Inseln gegen die Einbahnstraßenrichtung

adfc hh/Jens Bruhn
Schmale Inseln in der Caffamacherreihe (2018)

In der Caffamacherreihe ist der gegen die Einbahnstraßenrichtung verlaufende Radfahrstreifen durch eine Insel geschützt. Im Graumannsweg, wo es diese Inseln nicht gibt, fahren Autofahrer*innen häufig regelwidrig auf dem Radfahrstreifen.

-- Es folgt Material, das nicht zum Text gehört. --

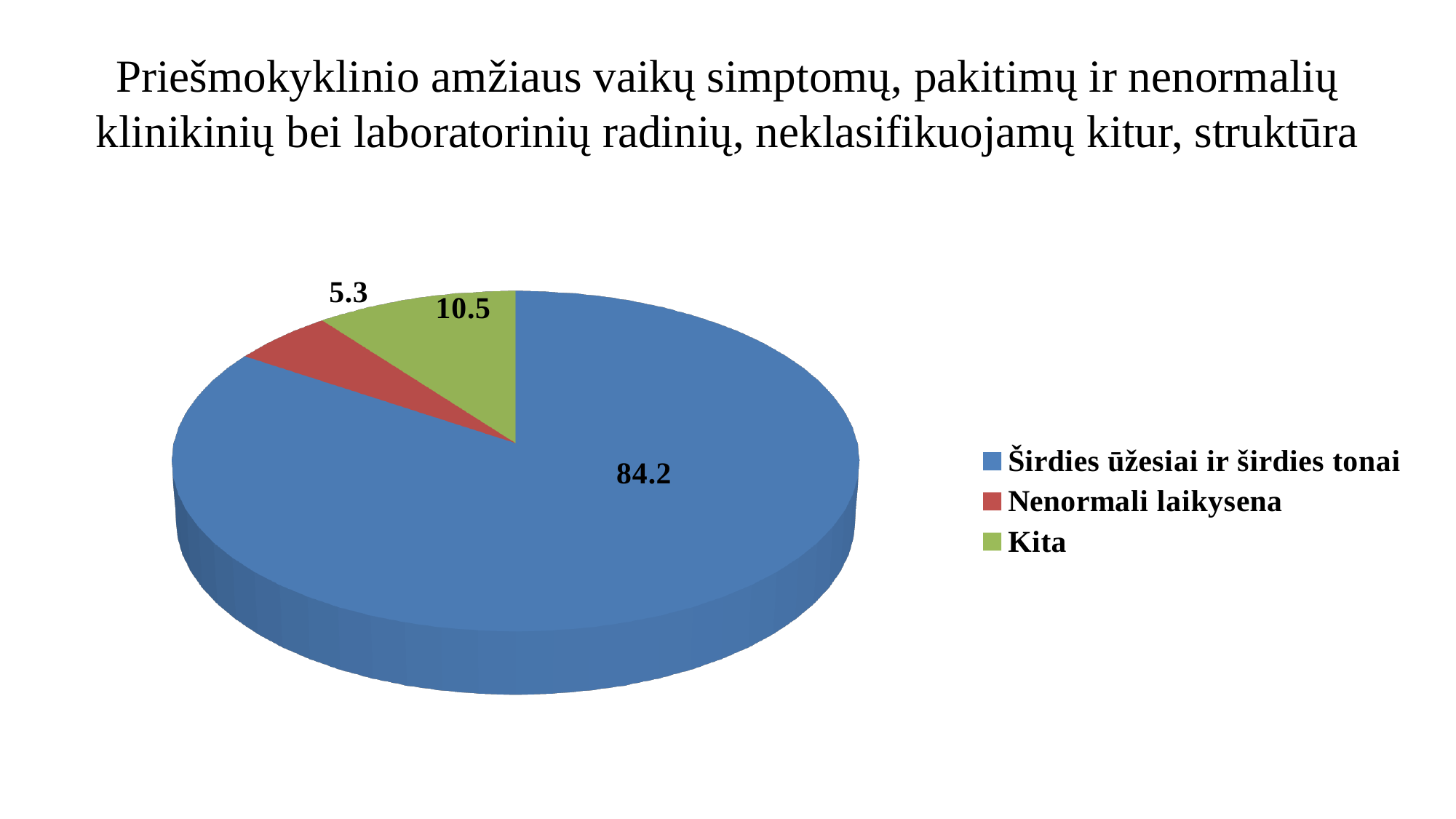
What is the value for Kita? 10.5 Which is larger, the value for Kita or the value for Nenormali laikysena? Kita What is the difference between the values for Širdies ūžesiai ir širdies tonai and Kita? 73.7 What is the difference between the values for Kita and Nenormali laikysena? 5.2 What is the value for Nenormali laikysena? 5.3 How many categories does the pie chart have? 3 Which category has the smallest slice? Nenormali laikysena What is the value for Širdies ūžesiai ir širdies tonai? 84.2 What kind of chart is shown on the slide? Pie chart What colour is the slice for Kita? Green Which category has the largest slice? Širdies ūžesiai ir širdies tonai Which category is shown in red in the legend? Nenormali laikysena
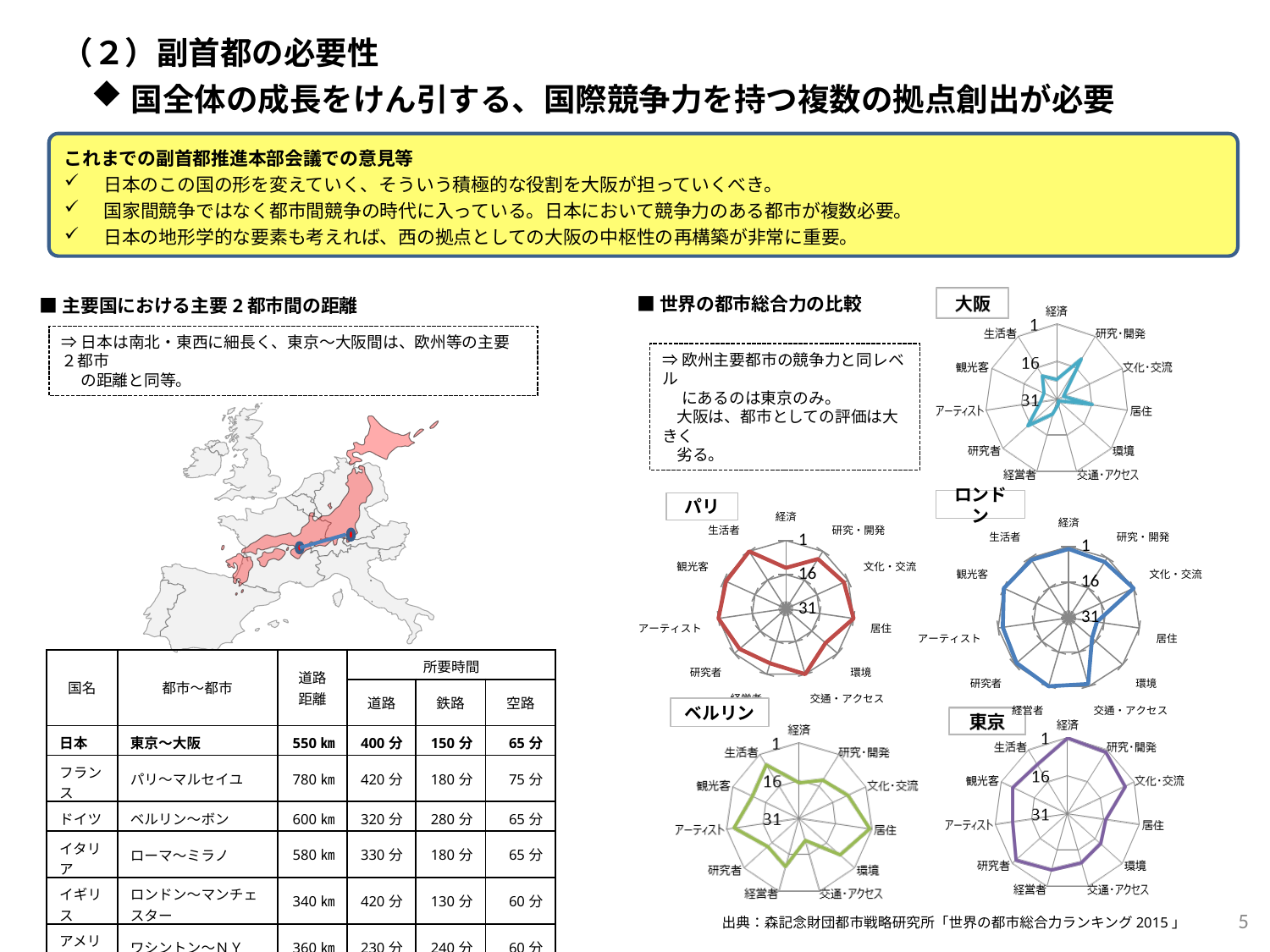
How many axes (categories) does the パリ radar chart have? 11 In the パリ radar chart, is the value for 経済 greater or less than 16? less What are the three tick values printed on the axis of the パリ radar chart? 1, 16, 31 How many radar charts are shown in the 世界の都市総合力の比較 section? 5 In the ロンドン radar chart, is the value for 文化・交流 greater or less than 16? less Which city's radar chart is drawn in purple? 東京 In the ベルリン radar chart, is the value for 居住 greater or less than 16? less Which city's radar chart is drawn in green? ベルリン What kind of chart is used for the 大阪 chart in the 世界の都市総合力の比較 section? radar chart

Inseln an einer Fahrbahnverengung

Die Straßburger Straße verengt sich. Dort ist der Radfahrstreifen mit einer schmalen Insel vom Fahrstreifen abgegrenzt. Der Radweg ist hier gepflastert, besser wäre Asphaltierung. Auch ist die Kennzeichnung der Insel ungenügend.

adfc hh/Reinhard Borchers
Straßburger Straße, Blick Richtung Fahrstreifenreduktion
adfc hh/Reinhard Borchers
Straßburger Straße (2018)

adfc hh/Andrea Kupke
Schmale Insel zwischen Radfahrstreifen und Fahrstreifen an der Verengung von zwei Fahrstreifen auf einen Fahrstreifen. (Rübenkamp 2018)

Im Rübenkamp verengt sich die Fahrbahn von zwei Richtungsfahrstreifen auf einen. An der Verengung ist der Radfahstreifen durch eine schmale Insel geschützt. Im Beispiel ist der Radfahrstreifen in der Engstelle unnötig schmal.